On Oct. 13, the state had 150,352 confirmed cases and 6,998 deaths, including 1,237 new cases and 30 new deaths, with a positivity rate of 4%. On Nov. 13, the state had 244,741 confirmed cases and 7,928 deaths, including 8,516 new cases and 118 new deaths, with a positivity rate of 13%.

“I can’t ignore what’s happening and safety has to come first for me as a superintendent,” Wilson said. “What we’re seeing in our district right now, we’re actually seeing more cases in K-8 than we do at the high school level, so it is significant for all age groups.”

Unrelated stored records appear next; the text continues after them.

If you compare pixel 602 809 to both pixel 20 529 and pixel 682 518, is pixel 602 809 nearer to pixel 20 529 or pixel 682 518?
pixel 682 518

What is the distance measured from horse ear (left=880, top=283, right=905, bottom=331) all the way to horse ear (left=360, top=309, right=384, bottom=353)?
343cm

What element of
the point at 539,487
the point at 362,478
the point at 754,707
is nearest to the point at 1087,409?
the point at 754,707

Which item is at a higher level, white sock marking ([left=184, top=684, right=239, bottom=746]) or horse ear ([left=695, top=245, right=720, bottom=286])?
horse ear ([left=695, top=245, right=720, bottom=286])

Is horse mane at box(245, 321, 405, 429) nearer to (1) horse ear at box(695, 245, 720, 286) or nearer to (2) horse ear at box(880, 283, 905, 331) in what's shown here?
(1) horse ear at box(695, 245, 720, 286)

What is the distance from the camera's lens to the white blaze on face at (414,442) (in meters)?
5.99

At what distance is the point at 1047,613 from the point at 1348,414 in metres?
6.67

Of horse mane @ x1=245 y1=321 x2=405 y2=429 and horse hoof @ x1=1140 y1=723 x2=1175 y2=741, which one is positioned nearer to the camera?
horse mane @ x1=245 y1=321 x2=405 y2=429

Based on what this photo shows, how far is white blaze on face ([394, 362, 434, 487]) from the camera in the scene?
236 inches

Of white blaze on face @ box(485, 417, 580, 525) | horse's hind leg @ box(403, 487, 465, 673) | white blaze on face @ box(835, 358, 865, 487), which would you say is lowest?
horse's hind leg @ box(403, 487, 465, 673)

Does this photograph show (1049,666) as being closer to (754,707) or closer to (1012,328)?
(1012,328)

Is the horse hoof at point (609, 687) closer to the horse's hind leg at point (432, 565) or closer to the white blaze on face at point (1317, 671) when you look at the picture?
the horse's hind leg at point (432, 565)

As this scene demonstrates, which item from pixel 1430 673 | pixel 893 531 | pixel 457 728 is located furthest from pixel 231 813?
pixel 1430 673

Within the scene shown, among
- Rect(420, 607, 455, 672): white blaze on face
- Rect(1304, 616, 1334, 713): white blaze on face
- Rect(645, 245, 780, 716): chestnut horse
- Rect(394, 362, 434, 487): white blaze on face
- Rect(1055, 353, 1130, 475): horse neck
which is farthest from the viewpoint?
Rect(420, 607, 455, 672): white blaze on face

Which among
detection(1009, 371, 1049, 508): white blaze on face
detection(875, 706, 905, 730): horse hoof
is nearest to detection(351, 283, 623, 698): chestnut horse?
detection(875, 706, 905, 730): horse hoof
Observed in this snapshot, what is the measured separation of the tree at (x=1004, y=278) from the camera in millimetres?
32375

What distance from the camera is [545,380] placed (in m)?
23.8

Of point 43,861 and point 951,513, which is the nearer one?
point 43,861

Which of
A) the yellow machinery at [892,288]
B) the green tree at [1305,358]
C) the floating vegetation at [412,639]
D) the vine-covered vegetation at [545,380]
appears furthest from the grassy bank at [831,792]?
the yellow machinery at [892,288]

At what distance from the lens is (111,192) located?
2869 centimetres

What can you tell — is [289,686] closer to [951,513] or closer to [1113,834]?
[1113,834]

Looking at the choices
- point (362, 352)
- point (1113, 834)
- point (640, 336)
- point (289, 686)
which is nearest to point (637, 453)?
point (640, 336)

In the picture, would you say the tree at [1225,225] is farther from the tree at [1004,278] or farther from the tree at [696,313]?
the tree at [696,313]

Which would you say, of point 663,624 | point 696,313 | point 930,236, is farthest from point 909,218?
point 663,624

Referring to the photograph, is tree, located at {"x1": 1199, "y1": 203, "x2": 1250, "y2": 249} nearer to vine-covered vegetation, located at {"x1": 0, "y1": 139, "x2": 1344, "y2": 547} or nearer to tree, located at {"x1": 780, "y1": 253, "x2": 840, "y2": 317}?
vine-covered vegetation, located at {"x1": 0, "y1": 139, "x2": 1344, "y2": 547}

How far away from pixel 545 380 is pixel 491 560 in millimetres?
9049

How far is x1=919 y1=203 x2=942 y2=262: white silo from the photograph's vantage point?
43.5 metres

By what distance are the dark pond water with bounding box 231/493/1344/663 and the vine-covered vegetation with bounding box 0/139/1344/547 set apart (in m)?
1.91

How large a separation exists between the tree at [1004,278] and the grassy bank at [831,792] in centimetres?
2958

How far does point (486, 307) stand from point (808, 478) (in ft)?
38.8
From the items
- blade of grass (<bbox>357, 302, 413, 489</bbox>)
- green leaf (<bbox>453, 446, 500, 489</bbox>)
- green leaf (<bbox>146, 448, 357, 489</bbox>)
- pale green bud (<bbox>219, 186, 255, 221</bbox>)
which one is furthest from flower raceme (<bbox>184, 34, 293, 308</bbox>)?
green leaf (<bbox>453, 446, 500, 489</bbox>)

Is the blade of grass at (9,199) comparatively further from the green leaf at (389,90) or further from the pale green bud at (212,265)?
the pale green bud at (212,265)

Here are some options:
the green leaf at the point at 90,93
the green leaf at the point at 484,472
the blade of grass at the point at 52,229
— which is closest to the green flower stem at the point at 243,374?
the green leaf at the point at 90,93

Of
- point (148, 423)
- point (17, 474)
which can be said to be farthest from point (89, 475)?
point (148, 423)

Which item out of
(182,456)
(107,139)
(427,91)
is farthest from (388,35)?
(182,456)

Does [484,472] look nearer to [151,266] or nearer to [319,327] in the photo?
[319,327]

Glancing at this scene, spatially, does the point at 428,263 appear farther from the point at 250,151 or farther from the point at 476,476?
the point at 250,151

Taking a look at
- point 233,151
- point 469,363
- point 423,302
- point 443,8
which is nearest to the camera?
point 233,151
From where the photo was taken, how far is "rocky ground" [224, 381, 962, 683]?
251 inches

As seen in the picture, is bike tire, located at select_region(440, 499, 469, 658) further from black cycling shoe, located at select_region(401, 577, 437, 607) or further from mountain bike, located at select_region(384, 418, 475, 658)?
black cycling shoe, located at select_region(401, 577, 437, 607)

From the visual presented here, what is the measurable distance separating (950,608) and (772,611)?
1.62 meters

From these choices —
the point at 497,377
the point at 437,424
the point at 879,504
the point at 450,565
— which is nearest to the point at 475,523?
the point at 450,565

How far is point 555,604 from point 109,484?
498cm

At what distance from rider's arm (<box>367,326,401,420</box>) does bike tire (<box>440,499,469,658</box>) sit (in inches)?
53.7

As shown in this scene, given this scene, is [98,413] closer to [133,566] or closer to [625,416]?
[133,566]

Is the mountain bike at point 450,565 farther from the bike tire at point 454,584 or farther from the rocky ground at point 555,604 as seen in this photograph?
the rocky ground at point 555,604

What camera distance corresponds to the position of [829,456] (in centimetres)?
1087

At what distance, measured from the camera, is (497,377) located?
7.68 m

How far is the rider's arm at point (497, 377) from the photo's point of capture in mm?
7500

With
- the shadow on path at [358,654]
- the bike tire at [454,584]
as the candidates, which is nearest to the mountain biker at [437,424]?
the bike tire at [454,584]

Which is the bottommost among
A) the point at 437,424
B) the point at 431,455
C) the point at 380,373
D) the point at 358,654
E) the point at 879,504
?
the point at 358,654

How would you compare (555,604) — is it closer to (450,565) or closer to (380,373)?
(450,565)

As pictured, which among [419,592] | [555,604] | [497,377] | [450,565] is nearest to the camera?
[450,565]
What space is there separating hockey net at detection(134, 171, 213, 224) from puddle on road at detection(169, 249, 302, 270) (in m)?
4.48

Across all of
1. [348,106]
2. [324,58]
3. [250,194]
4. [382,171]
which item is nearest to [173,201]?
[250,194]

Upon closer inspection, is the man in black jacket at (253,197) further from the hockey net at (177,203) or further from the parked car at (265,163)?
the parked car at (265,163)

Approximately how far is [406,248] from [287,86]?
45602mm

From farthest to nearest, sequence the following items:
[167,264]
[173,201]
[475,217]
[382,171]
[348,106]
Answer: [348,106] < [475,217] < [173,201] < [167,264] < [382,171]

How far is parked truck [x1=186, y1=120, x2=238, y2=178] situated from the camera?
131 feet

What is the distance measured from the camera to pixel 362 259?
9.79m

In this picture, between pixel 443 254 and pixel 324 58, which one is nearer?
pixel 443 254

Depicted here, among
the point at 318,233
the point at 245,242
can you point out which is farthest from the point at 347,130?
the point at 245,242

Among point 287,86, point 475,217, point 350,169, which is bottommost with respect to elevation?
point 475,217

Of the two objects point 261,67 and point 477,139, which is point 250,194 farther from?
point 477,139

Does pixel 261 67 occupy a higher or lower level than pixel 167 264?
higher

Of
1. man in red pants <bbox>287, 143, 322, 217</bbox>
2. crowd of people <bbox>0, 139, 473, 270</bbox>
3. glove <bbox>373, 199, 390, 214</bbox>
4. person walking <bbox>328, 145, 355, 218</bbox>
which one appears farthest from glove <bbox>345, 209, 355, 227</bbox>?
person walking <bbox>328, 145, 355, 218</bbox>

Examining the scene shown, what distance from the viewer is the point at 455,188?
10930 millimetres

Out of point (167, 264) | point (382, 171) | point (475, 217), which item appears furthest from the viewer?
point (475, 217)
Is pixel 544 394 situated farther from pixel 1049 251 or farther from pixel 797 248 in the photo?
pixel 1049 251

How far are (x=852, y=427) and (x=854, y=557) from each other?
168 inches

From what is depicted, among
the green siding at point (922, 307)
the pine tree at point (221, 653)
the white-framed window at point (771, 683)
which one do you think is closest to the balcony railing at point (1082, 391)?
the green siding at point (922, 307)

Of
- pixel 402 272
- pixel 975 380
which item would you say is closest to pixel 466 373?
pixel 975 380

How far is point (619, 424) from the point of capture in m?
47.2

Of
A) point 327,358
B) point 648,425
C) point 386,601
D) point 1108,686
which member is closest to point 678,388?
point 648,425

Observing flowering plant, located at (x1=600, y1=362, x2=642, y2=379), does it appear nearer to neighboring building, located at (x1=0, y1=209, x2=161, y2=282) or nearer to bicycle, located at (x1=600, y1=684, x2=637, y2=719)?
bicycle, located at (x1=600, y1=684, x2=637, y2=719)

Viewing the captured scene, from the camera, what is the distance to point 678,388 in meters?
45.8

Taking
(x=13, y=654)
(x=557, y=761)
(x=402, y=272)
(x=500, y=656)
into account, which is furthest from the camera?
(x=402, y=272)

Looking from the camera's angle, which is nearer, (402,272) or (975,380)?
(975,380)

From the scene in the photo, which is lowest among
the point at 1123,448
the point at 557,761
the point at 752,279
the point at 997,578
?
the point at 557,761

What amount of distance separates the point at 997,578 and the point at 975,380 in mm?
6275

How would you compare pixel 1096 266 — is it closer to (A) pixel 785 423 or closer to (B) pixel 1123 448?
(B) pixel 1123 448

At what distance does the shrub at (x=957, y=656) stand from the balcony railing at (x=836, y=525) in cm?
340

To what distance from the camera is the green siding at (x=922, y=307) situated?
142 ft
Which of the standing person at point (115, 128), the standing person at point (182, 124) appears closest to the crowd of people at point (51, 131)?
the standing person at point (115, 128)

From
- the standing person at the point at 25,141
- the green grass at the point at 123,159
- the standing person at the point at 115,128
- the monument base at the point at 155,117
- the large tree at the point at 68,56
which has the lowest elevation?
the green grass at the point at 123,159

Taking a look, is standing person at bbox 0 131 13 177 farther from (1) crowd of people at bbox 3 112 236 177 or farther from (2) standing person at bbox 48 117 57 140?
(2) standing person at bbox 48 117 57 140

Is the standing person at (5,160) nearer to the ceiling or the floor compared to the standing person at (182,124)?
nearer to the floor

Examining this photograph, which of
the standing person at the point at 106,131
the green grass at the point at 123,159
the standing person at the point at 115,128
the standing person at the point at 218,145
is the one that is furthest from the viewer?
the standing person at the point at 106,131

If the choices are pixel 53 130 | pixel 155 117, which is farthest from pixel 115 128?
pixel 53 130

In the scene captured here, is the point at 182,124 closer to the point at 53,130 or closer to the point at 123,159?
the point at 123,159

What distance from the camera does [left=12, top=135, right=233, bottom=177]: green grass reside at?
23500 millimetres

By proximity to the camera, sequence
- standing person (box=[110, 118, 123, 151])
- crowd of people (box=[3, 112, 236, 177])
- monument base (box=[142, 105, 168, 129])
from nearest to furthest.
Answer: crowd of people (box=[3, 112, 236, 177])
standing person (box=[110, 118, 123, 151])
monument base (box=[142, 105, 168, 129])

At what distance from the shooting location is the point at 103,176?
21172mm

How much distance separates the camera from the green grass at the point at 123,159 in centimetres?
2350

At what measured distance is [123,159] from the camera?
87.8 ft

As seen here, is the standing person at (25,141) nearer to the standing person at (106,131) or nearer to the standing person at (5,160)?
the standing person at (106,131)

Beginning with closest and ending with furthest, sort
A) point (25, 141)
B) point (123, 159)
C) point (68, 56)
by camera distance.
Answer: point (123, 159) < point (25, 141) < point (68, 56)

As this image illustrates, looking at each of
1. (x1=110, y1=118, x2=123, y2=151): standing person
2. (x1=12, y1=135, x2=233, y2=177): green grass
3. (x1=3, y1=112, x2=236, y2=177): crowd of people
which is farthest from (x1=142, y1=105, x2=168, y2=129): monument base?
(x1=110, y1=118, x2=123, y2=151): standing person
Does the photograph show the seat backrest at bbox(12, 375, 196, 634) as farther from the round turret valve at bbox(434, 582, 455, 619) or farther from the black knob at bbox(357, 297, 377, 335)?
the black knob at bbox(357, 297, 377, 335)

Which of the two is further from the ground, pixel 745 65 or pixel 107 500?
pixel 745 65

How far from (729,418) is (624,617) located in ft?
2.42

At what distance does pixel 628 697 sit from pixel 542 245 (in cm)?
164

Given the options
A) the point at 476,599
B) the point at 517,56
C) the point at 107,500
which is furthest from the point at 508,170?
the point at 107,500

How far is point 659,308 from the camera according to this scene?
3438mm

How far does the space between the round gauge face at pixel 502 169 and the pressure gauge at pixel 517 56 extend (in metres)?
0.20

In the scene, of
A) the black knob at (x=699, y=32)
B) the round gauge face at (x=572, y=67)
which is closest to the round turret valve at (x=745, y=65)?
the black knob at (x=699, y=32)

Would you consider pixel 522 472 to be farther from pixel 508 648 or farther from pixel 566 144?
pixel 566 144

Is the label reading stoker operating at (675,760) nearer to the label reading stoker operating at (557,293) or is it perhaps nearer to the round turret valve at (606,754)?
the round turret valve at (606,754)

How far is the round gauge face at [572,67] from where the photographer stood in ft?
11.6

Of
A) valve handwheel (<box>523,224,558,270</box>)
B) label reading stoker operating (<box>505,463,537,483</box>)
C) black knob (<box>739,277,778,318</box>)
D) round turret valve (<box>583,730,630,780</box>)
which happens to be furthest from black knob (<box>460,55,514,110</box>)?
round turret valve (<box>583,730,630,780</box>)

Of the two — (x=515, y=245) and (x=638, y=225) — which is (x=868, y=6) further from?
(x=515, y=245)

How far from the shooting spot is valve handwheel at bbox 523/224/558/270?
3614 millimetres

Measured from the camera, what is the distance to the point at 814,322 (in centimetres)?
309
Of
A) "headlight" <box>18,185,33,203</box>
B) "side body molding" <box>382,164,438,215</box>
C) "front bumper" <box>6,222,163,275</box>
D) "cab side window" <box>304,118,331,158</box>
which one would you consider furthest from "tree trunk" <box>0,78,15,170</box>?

He added that any time his phone goes off, he cringes because it’s usually about new positive cases or quarantine situations.

“It truly keeps me up at night because it’s things nobody has control of,” he said. “I’ve got a lot of parents and students pulling at my heartstrings (to leave school open or) to close because it’s not safe, so I’m trying to make my decisions based on the data.”

Wilson’s recommendation included keeping the child care and tuition preschool open, as long there were enough employees to work and enough children enrolled to keep the program at least breaking even, along with a daily review of data to decide if the center remains open.

All athletic programs, however, will be paused until Dec. 8. The Michigan High School Athletic Association suspended all fall and winter sports seasons and postseason tournaments for the next three weeks in response to Whitmer’s “pause to save lives.”

Ted Verner, school board treasurer, thanked Wilson for his work analyzing the district’s data and offering a “justified” recommendation.

“I think you did the responsible thing by reacting based on our data,” Verner said. “I’m good with your recommendations. I think you’re spot on.”

Kimberley Carlesimo, school board president, agreed with Verner.

“We are all in this together and in no way is this a decision any of us are taking lightly,” Carlesimo said. “This is not an easy time for any of us. None of us signed up for this, but we are all here and this is the hand that we were dealt, so thank you for putting faith in us and in Mr. Wilson.”